My kitchen table is too full to sit at and eat. Does that make marks three already? My ex-hubby use to say that I give way too much information when he would ask me a question.
How many marks do I have left?
In my defense, I can honestly say I've never lost any of my children or pets within my treasures.
If I were to believe the definitions given in the articles, then I would have to say I am crossing over into hoardingism. I don't have trash, I have treasures. I hate throwing away things that I may be able to use "some day" because the day after I throw it away, I'll really need it.
I feel that the author in the Discover article found the most extreme cases she could find. I also noticed that the people were older, so maybe that gives me a few years to nip my hoarding inclinations in the bud. I'll have to find my biggest nippers for the job; I know they are around here somewhere.
The articles did throw some cold water on my face and help me to see my treasures in a different light. Mr. Moore and the Collyer brothers, are good examples to think about when I try to decide if I should keep something or not. The case study on Mary gave me hope that I'm not a lost cause.

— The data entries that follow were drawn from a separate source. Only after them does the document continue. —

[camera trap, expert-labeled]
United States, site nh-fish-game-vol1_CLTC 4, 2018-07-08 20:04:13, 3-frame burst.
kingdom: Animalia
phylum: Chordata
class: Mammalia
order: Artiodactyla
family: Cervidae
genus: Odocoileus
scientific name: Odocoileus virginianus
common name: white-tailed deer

Is my ability to collect things inherited? Is my brain somehow not working right? Can I rightly blame someone or something else for me being a pack rat? Can I actually get rid of any of the clutter in my house without making myself upset? These are all questions that I have been asking myself because of reading those articles.

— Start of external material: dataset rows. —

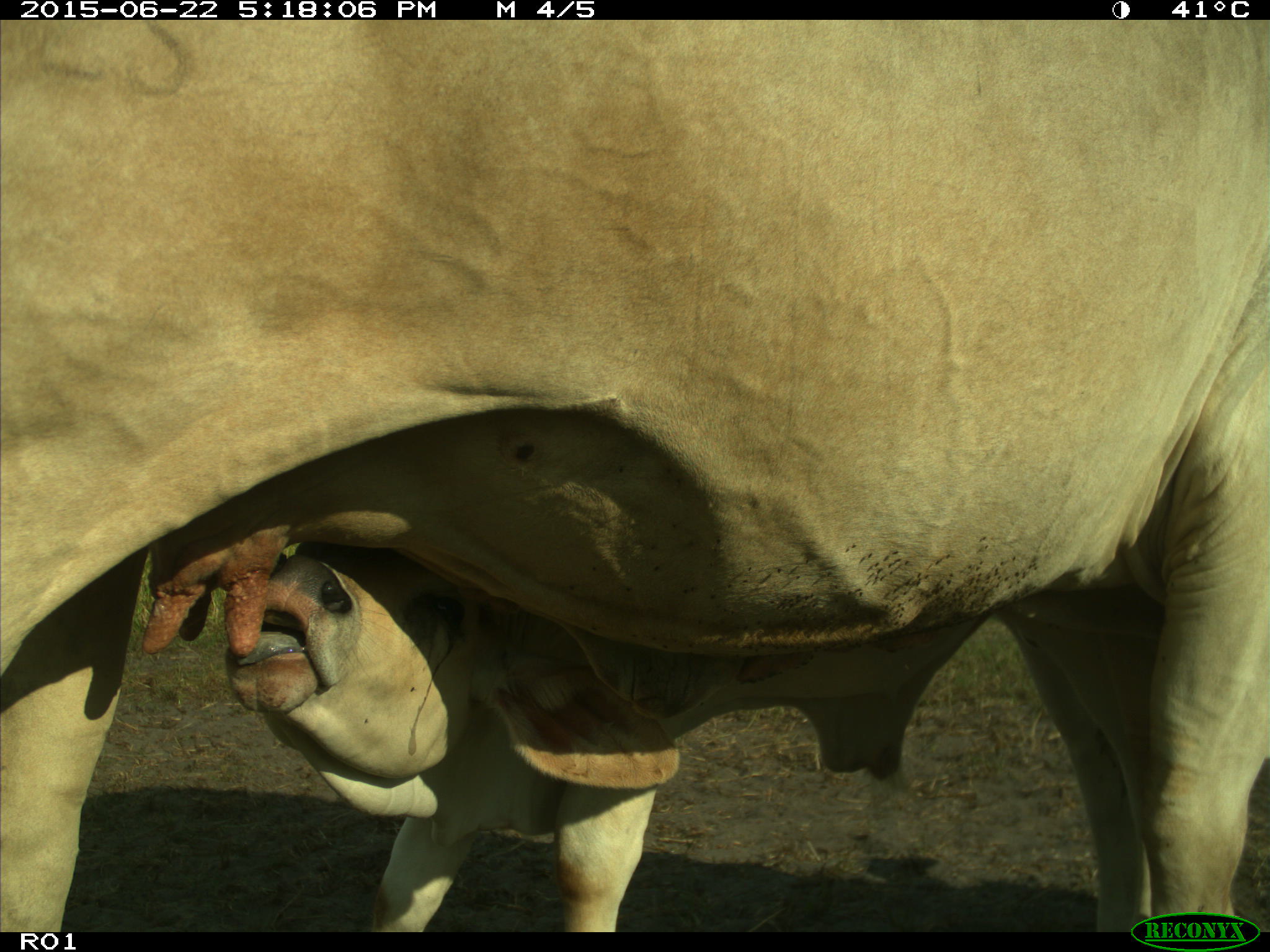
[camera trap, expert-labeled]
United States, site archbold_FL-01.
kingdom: Animalia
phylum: Chordata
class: Mammalia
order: Artiodactyla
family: Bovidae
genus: Bos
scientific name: Bos taurus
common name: domestic cow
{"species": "Bos taurus (domestic cow)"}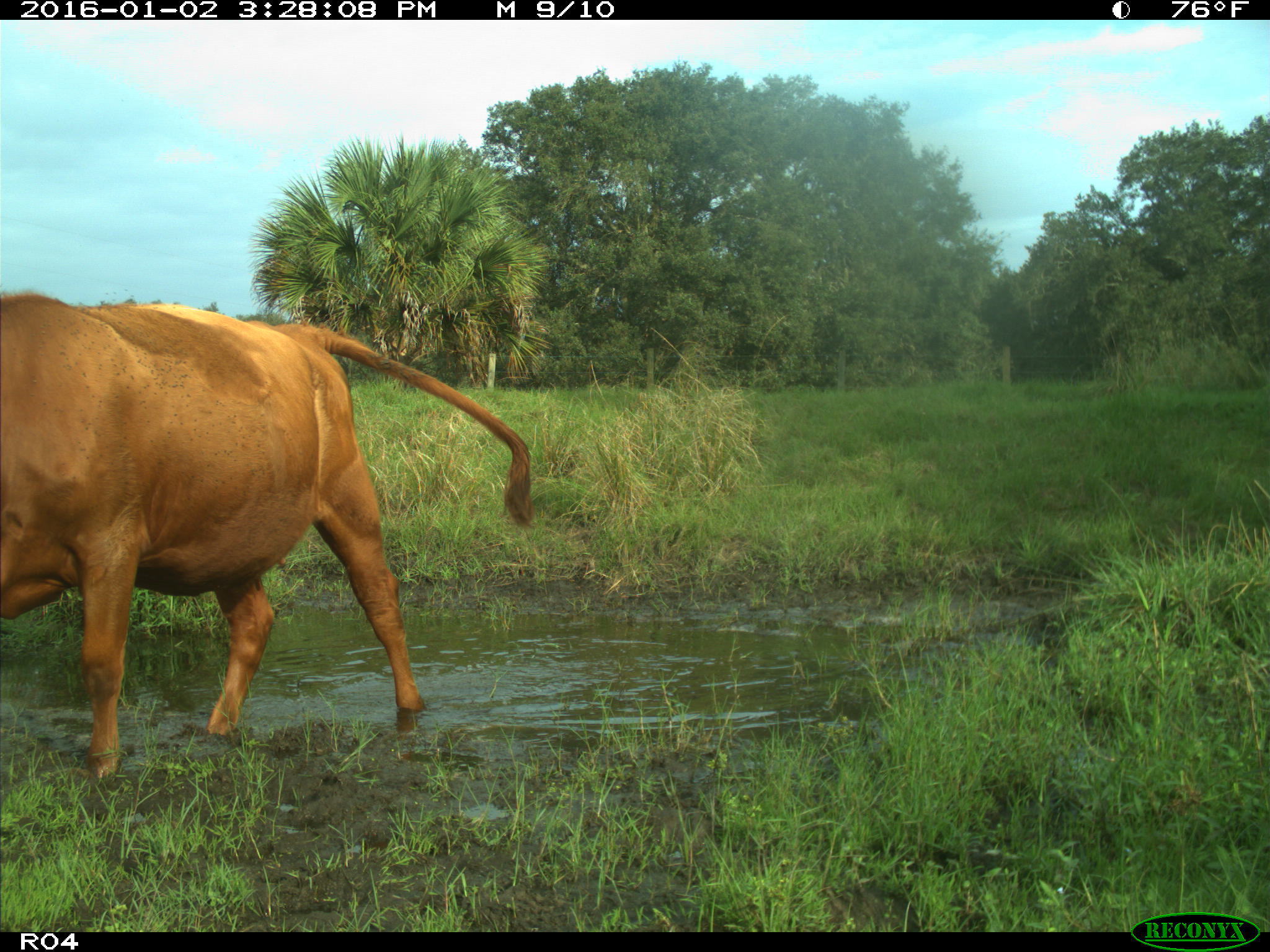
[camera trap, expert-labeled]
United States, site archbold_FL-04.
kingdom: Animalia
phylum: Chordata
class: Mammalia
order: Artiodactyla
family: Bovidae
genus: Bos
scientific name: Bos taurus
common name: domestic cow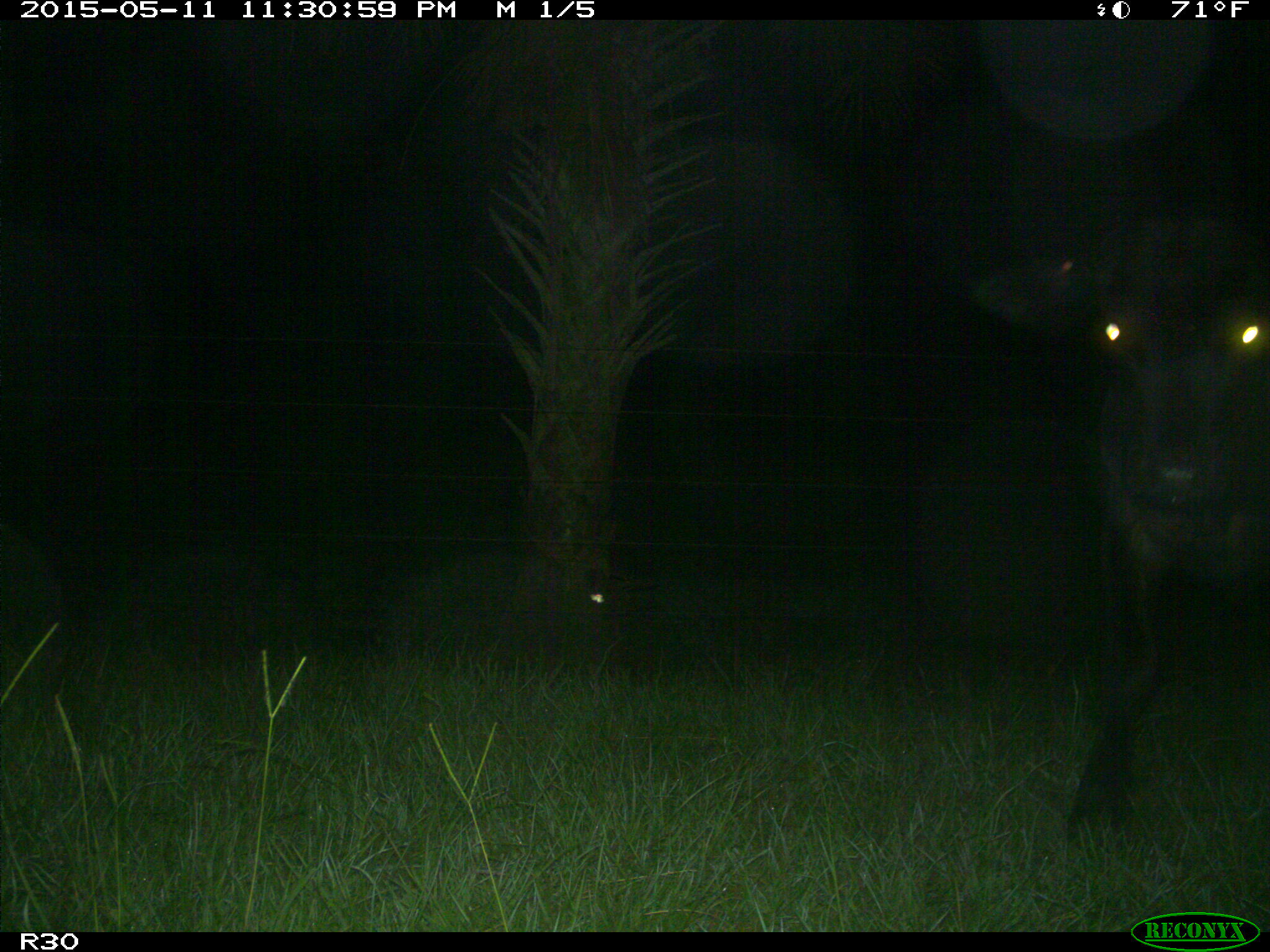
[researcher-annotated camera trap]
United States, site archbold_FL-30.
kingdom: Animalia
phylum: Chordata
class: Mammalia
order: Artiodactyla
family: Bovidae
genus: Bos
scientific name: Bos taurus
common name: domestic cow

Maybe it won't hurt me to go through everything in the house and see just what things I could find a new home for. I could still keep my most special treasures. I could even have a huge yard sale, sell all my not-so-special treasures, make alot of money, and go buy new treasures. I'll have to make sure the sign says "hoarders only" since everyone that is NOT a hoarder will think it's all trash.
( now please be a bit easier on people like me :D )
The two articles I used:
Cermele, Jill A., Laura Melendez-Pallitto, Gahan J. Pandina. "Intervention in Compulsive Hoarding." Behavior Modification, Vol. 25 No. 2, April 2001: 214-232.
Duenwald, Mary. "The Psychology of ...Hoarding." Discover Oct 2004: 30-31.